Eine Bereicherung für alle

Wenn die Väter mitziehen, sind alle glücklich: Die Frauen, die Männer wie die Kinder. Dies ist denn auch die einfache, aber eindrückliche Erkenntnis, liest man die süffig geschriebenen Porträts vom Vater aus der Stadt oder vom Land, sei er Ökonom, Bäcker, Soziologe, Bauer oder eben ein Radiomoderator. Interessant ist auch, was erwachsene Kinder berichten, die einen im Alltag anwesenden Vater erlebten.

Die individuellen Betreuungslösungen und die Breite an Erfahrungen machen das Buch zu einem Lesegenuss – auch wenn die eigenen Kinder schon erwachsen sind – und zu einem Mutmacher für junge Paare.

Gern folgt man auch dem Journalisten und Ehemann von Barbara Lukesch bis ins Schlussporträt: «Wer nicht rechtzeitig eine Beziehung zu seinem Kind aufgebaut hat, kann dies kaum mehr nachholen», so René Staubli. «Letzthin habe ich auf der Redaktion mit einem Kollegen gesprochen, der soeben Vater geworden ist. Er nimmt sich Zeit für sein Baby und betreut es, wenn seine Frau bei der Arbeit ist. Andere Männer sagen, sie könnten mit Babys wenig anfangen, ihre Zeit komme dann, wenn das Kind erst einmal rede und sie mit ihm etwas unternehmen könnten. Ich glaube, dass der junge Redaktionskollege den besseren Weg gewählt hat.»
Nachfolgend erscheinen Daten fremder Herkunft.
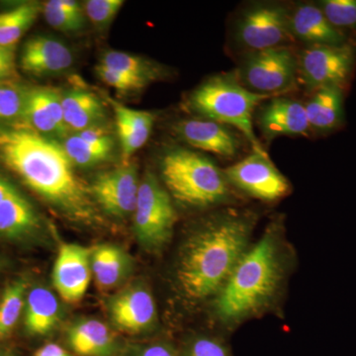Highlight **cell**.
I'll return each instance as SVG.
<instances>
[{"label": "cell", "mask_w": 356, "mask_h": 356, "mask_svg": "<svg viewBox=\"0 0 356 356\" xmlns=\"http://www.w3.org/2000/svg\"><path fill=\"white\" fill-rule=\"evenodd\" d=\"M62 95L58 89L36 86L27 88L24 125L44 137L67 138Z\"/></svg>", "instance_id": "cell-14"}, {"label": "cell", "mask_w": 356, "mask_h": 356, "mask_svg": "<svg viewBox=\"0 0 356 356\" xmlns=\"http://www.w3.org/2000/svg\"><path fill=\"white\" fill-rule=\"evenodd\" d=\"M74 62V54L64 42L40 35L28 39L23 44L19 64L26 74L43 77L63 74Z\"/></svg>", "instance_id": "cell-15"}, {"label": "cell", "mask_w": 356, "mask_h": 356, "mask_svg": "<svg viewBox=\"0 0 356 356\" xmlns=\"http://www.w3.org/2000/svg\"><path fill=\"white\" fill-rule=\"evenodd\" d=\"M304 106L311 129L320 132L334 130L343 119V91L337 86L318 88Z\"/></svg>", "instance_id": "cell-25"}, {"label": "cell", "mask_w": 356, "mask_h": 356, "mask_svg": "<svg viewBox=\"0 0 356 356\" xmlns=\"http://www.w3.org/2000/svg\"><path fill=\"white\" fill-rule=\"evenodd\" d=\"M257 121L266 140L280 136H307L311 130L303 103L280 96L261 106Z\"/></svg>", "instance_id": "cell-17"}, {"label": "cell", "mask_w": 356, "mask_h": 356, "mask_svg": "<svg viewBox=\"0 0 356 356\" xmlns=\"http://www.w3.org/2000/svg\"><path fill=\"white\" fill-rule=\"evenodd\" d=\"M41 229L38 212L19 189L0 204V238L11 242H28L36 238Z\"/></svg>", "instance_id": "cell-18"}, {"label": "cell", "mask_w": 356, "mask_h": 356, "mask_svg": "<svg viewBox=\"0 0 356 356\" xmlns=\"http://www.w3.org/2000/svg\"><path fill=\"white\" fill-rule=\"evenodd\" d=\"M173 130L189 146L222 158H235L241 149L240 140L228 126L208 119L181 120Z\"/></svg>", "instance_id": "cell-16"}, {"label": "cell", "mask_w": 356, "mask_h": 356, "mask_svg": "<svg viewBox=\"0 0 356 356\" xmlns=\"http://www.w3.org/2000/svg\"><path fill=\"white\" fill-rule=\"evenodd\" d=\"M95 72L103 83L121 92H133V91L140 90L147 86V83L139 79L109 69L100 64L96 65Z\"/></svg>", "instance_id": "cell-34"}, {"label": "cell", "mask_w": 356, "mask_h": 356, "mask_svg": "<svg viewBox=\"0 0 356 356\" xmlns=\"http://www.w3.org/2000/svg\"><path fill=\"white\" fill-rule=\"evenodd\" d=\"M290 29L294 39L305 42L309 46H343L346 35L330 23L314 4H300L290 13Z\"/></svg>", "instance_id": "cell-20"}, {"label": "cell", "mask_w": 356, "mask_h": 356, "mask_svg": "<svg viewBox=\"0 0 356 356\" xmlns=\"http://www.w3.org/2000/svg\"><path fill=\"white\" fill-rule=\"evenodd\" d=\"M184 356H229L227 348L222 346L221 341L212 337H198L194 339L186 351Z\"/></svg>", "instance_id": "cell-35"}, {"label": "cell", "mask_w": 356, "mask_h": 356, "mask_svg": "<svg viewBox=\"0 0 356 356\" xmlns=\"http://www.w3.org/2000/svg\"><path fill=\"white\" fill-rule=\"evenodd\" d=\"M91 271L100 291L121 287L134 270V261L125 250L115 245H99L91 248Z\"/></svg>", "instance_id": "cell-22"}, {"label": "cell", "mask_w": 356, "mask_h": 356, "mask_svg": "<svg viewBox=\"0 0 356 356\" xmlns=\"http://www.w3.org/2000/svg\"><path fill=\"white\" fill-rule=\"evenodd\" d=\"M177 215L172 196L156 175L147 172L140 182L134 211V233L149 252H159L172 240Z\"/></svg>", "instance_id": "cell-6"}, {"label": "cell", "mask_w": 356, "mask_h": 356, "mask_svg": "<svg viewBox=\"0 0 356 356\" xmlns=\"http://www.w3.org/2000/svg\"><path fill=\"white\" fill-rule=\"evenodd\" d=\"M64 119L69 132H81L98 126L104 119L102 100L91 91L72 88L62 95Z\"/></svg>", "instance_id": "cell-24"}, {"label": "cell", "mask_w": 356, "mask_h": 356, "mask_svg": "<svg viewBox=\"0 0 356 356\" xmlns=\"http://www.w3.org/2000/svg\"><path fill=\"white\" fill-rule=\"evenodd\" d=\"M106 309L112 325L126 334H145L158 324L153 293L143 282L132 283L115 293L109 297Z\"/></svg>", "instance_id": "cell-11"}, {"label": "cell", "mask_w": 356, "mask_h": 356, "mask_svg": "<svg viewBox=\"0 0 356 356\" xmlns=\"http://www.w3.org/2000/svg\"><path fill=\"white\" fill-rule=\"evenodd\" d=\"M7 266V262L6 259H2V257H0V273H1L2 270H3L4 268Z\"/></svg>", "instance_id": "cell-41"}, {"label": "cell", "mask_w": 356, "mask_h": 356, "mask_svg": "<svg viewBox=\"0 0 356 356\" xmlns=\"http://www.w3.org/2000/svg\"><path fill=\"white\" fill-rule=\"evenodd\" d=\"M99 64L139 79L147 84L161 76V67H159V65L125 51H106L103 54Z\"/></svg>", "instance_id": "cell-29"}, {"label": "cell", "mask_w": 356, "mask_h": 356, "mask_svg": "<svg viewBox=\"0 0 356 356\" xmlns=\"http://www.w3.org/2000/svg\"><path fill=\"white\" fill-rule=\"evenodd\" d=\"M16 189H17V187L3 173L0 172V204L3 202Z\"/></svg>", "instance_id": "cell-39"}, {"label": "cell", "mask_w": 356, "mask_h": 356, "mask_svg": "<svg viewBox=\"0 0 356 356\" xmlns=\"http://www.w3.org/2000/svg\"><path fill=\"white\" fill-rule=\"evenodd\" d=\"M29 283L20 277L9 282L0 298V344L6 343L17 327L24 311Z\"/></svg>", "instance_id": "cell-26"}, {"label": "cell", "mask_w": 356, "mask_h": 356, "mask_svg": "<svg viewBox=\"0 0 356 356\" xmlns=\"http://www.w3.org/2000/svg\"><path fill=\"white\" fill-rule=\"evenodd\" d=\"M44 19L58 31L74 33L84 25L83 6L74 0H50L42 4Z\"/></svg>", "instance_id": "cell-28"}, {"label": "cell", "mask_w": 356, "mask_h": 356, "mask_svg": "<svg viewBox=\"0 0 356 356\" xmlns=\"http://www.w3.org/2000/svg\"><path fill=\"white\" fill-rule=\"evenodd\" d=\"M280 227L273 225L248 248L214 297V313L224 324H238L267 308L277 297L286 270Z\"/></svg>", "instance_id": "cell-3"}, {"label": "cell", "mask_w": 356, "mask_h": 356, "mask_svg": "<svg viewBox=\"0 0 356 356\" xmlns=\"http://www.w3.org/2000/svg\"><path fill=\"white\" fill-rule=\"evenodd\" d=\"M113 108L117 133L124 161H127L149 140L156 117L149 111L129 108L121 103L108 98Z\"/></svg>", "instance_id": "cell-23"}, {"label": "cell", "mask_w": 356, "mask_h": 356, "mask_svg": "<svg viewBox=\"0 0 356 356\" xmlns=\"http://www.w3.org/2000/svg\"><path fill=\"white\" fill-rule=\"evenodd\" d=\"M224 173L229 184L267 202L284 197L290 189L286 177L275 168L266 153L254 152L229 166Z\"/></svg>", "instance_id": "cell-10"}, {"label": "cell", "mask_w": 356, "mask_h": 356, "mask_svg": "<svg viewBox=\"0 0 356 356\" xmlns=\"http://www.w3.org/2000/svg\"><path fill=\"white\" fill-rule=\"evenodd\" d=\"M161 175L172 198L191 207H212L231 195L224 172L207 156L187 149L168 152L161 159Z\"/></svg>", "instance_id": "cell-4"}, {"label": "cell", "mask_w": 356, "mask_h": 356, "mask_svg": "<svg viewBox=\"0 0 356 356\" xmlns=\"http://www.w3.org/2000/svg\"><path fill=\"white\" fill-rule=\"evenodd\" d=\"M62 146L74 165L81 168H90L108 161L114 149L113 146L91 144L81 139L76 134L65 138Z\"/></svg>", "instance_id": "cell-31"}, {"label": "cell", "mask_w": 356, "mask_h": 356, "mask_svg": "<svg viewBox=\"0 0 356 356\" xmlns=\"http://www.w3.org/2000/svg\"><path fill=\"white\" fill-rule=\"evenodd\" d=\"M27 88L16 81H0V125H24Z\"/></svg>", "instance_id": "cell-30"}, {"label": "cell", "mask_w": 356, "mask_h": 356, "mask_svg": "<svg viewBox=\"0 0 356 356\" xmlns=\"http://www.w3.org/2000/svg\"><path fill=\"white\" fill-rule=\"evenodd\" d=\"M235 37L248 53L288 46L295 40L290 29V11L276 3L250 7L236 21Z\"/></svg>", "instance_id": "cell-8"}, {"label": "cell", "mask_w": 356, "mask_h": 356, "mask_svg": "<svg viewBox=\"0 0 356 356\" xmlns=\"http://www.w3.org/2000/svg\"><path fill=\"white\" fill-rule=\"evenodd\" d=\"M90 254L91 248L76 243L60 245L51 280L58 296L65 303H79L88 292L92 275Z\"/></svg>", "instance_id": "cell-13"}, {"label": "cell", "mask_w": 356, "mask_h": 356, "mask_svg": "<svg viewBox=\"0 0 356 356\" xmlns=\"http://www.w3.org/2000/svg\"><path fill=\"white\" fill-rule=\"evenodd\" d=\"M33 356H72L69 351L60 346V344L49 343L44 344L42 348L35 351Z\"/></svg>", "instance_id": "cell-38"}, {"label": "cell", "mask_w": 356, "mask_h": 356, "mask_svg": "<svg viewBox=\"0 0 356 356\" xmlns=\"http://www.w3.org/2000/svg\"><path fill=\"white\" fill-rule=\"evenodd\" d=\"M0 356H18L13 348H9L4 343L0 344Z\"/></svg>", "instance_id": "cell-40"}, {"label": "cell", "mask_w": 356, "mask_h": 356, "mask_svg": "<svg viewBox=\"0 0 356 356\" xmlns=\"http://www.w3.org/2000/svg\"><path fill=\"white\" fill-rule=\"evenodd\" d=\"M63 308L57 295L37 285L28 290L23 311V325L30 337L48 336L63 320Z\"/></svg>", "instance_id": "cell-21"}, {"label": "cell", "mask_w": 356, "mask_h": 356, "mask_svg": "<svg viewBox=\"0 0 356 356\" xmlns=\"http://www.w3.org/2000/svg\"><path fill=\"white\" fill-rule=\"evenodd\" d=\"M134 356H177L172 346L163 343L149 344L136 353Z\"/></svg>", "instance_id": "cell-37"}, {"label": "cell", "mask_w": 356, "mask_h": 356, "mask_svg": "<svg viewBox=\"0 0 356 356\" xmlns=\"http://www.w3.org/2000/svg\"><path fill=\"white\" fill-rule=\"evenodd\" d=\"M254 215L222 211L209 218L184 243L175 267L182 296L191 302L215 297L248 248Z\"/></svg>", "instance_id": "cell-2"}, {"label": "cell", "mask_w": 356, "mask_h": 356, "mask_svg": "<svg viewBox=\"0 0 356 356\" xmlns=\"http://www.w3.org/2000/svg\"><path fill=\"white\" fill-rule=\"evenodd\" d=\"M270 98L248 90L236 77L221 74L198 86L189 97V106L204 119L240 131L254 152L266 153L255 135L252 117L257 106Z\"/></svg>", "instance_id": "cell-5"}, {"label": "cell", "mask_w": 356, "mask_h": 356, "mask_svg": "<svg viewBox=\"0 0 356 356\" xmlns=\"http://www.w3.org/2000/svg\"><path fill=\"white\" fill-rule=\"evenodd\" d=\"M67 341L77 356H115L120 343L108 325L95 318H79L67 327Z\"/></svg>", "instance_id": "cell-19"}, {"label": "cell", "mask_w": 356, "mask_h": 356, "mask_svg": "<svg viewBox=\"0 0 356 356\" xmlns=\"http://www.w3.org/2000/svg\"><path fill=\"white\" fill-rule=\"evenodd\" d=\"M15 49L0 46V81H16Z\"/></svg>", "instance_id": "cell-36"}, {"label": "cell", "mask_w": 356, "mask_h": 356, "mask_svg": "<svg viewBox=\"0 0 356 356\" xmlns=\"http://www.w3.org/2000/svg\"><path fill=\"white\" fill-rule=\"evenodd\" d=\"M42 13L38 2H24L10 10L0 13V46L15 49Z\"/></svg>", "instance_id": "cell-27"}, {"label": "cell", "mask_w": 356, "mask_h": 356, "mask_svg": "<svg viewBox=\"0 0 356 356\" xmlns=\"http://www.w3.org/2000/svg\"><path fill=\"white\" fill-rule=\"evenodd\" d=\"M0 163L70 221L95 227L99 208L62 145L25 125H0Z\"/></svg>", "instance_id": "cell-1"}, {"label": "cell", "mask_w": 356, "mask_h": 356, "mask_svg": "<svg viewBox=\"0 0 356 356\" xmlns=\"http://www.w3.org/2000/svg\"><path fill=\"white\" fill-rule=\"evenodd\" d=\"M299 58V76L310 89L341 88L346 83L355 64V50L343 46H309Z\"/></svg>", "instance_id": "cell-9"}, {"label": "cell", "mask_w": 356, "mask_h": 356, "mask_svg": "<svg viewBox=\"0 0 356 356\" xmlns=\"http://www.w3.org/2000/svg\"><path fill=\"white\" fill-rule=\"evenodd\" d=\"M298 76V57L291 47L283 46L248 53L236 79L252 92L275 97L291 90Z\"/></svg>", "instance_id": "cell-7"}, {"label": "cell", "mask_w": 356, "mask_h": 356, "mask_svg": "<svg viewBox=\"0 0 356 356\" xmlns=\"http://www.w3.org/2000/svg\"><path fill=\"white\" fill-rule=\"evenodd\" d=\"M125 2L123 0H88L84 2L83 11L93 25L104 28L116 17Z\"/></svg>", "instance_id": "cell-33"}, {"label": "cell", "mask_w": 356, "mask_h": 356, "mask_svg": "<svg viewBox=\"0 0 356 356\" xmlns=\"http://www.w3.org/2000/svg\"><path fill=\"white\" fill-rule=\"evenodd\" d=\"M318 7L337 29L355 27L356 0H325Z\"/></svg>", "instance_id": "cell-32"}, {"label": "cell", "mask_w": 356, "mask_h": 356, "mask_svg": "<svg viewBox=\"0 0 356 356\" xmlns=\"http://www.w3.org/2000/svg\"><path fill=\"white\" fill-rule=\"evenodd\" d=\"M139 187L137 168L127 163L97 175L89 191L98 208L111 216L125 218L134 214Z\"/></svg>", "instance_id": "cell-12"}]
</instances>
Barbara Lukesch, «Und es geht doch!», 240 Seiten, Wörtersee-Verlag, 39.90 Franken

Bern. – In den meisten Paarhaushalten in der Schweiz ist das Modell «Mann arbeitet Vollzeit, Frau Teilzeit» verbreitet. 2012 lebten rund die Hälfte der Paare in einer solchen Konstellation. Dies gab das Bundesamt für Statistik gestern bekannt. Das sogenannt traditionelle Modell, bei dem der Mann Vollzeit arbeitet und die Frau nicht erwerbstätig ist, betrifft 29,2 Prozent der Haushalte mit dem jüngsten Kind unter sieben Jahren. In 5,5 Prozent der Haushalte arbeiten beide Eltern Teilzeit. Immerhin 18 Prozent der Paare teilen sich Haus- und Familienarbeit zu gleichen Teilen. (ckm)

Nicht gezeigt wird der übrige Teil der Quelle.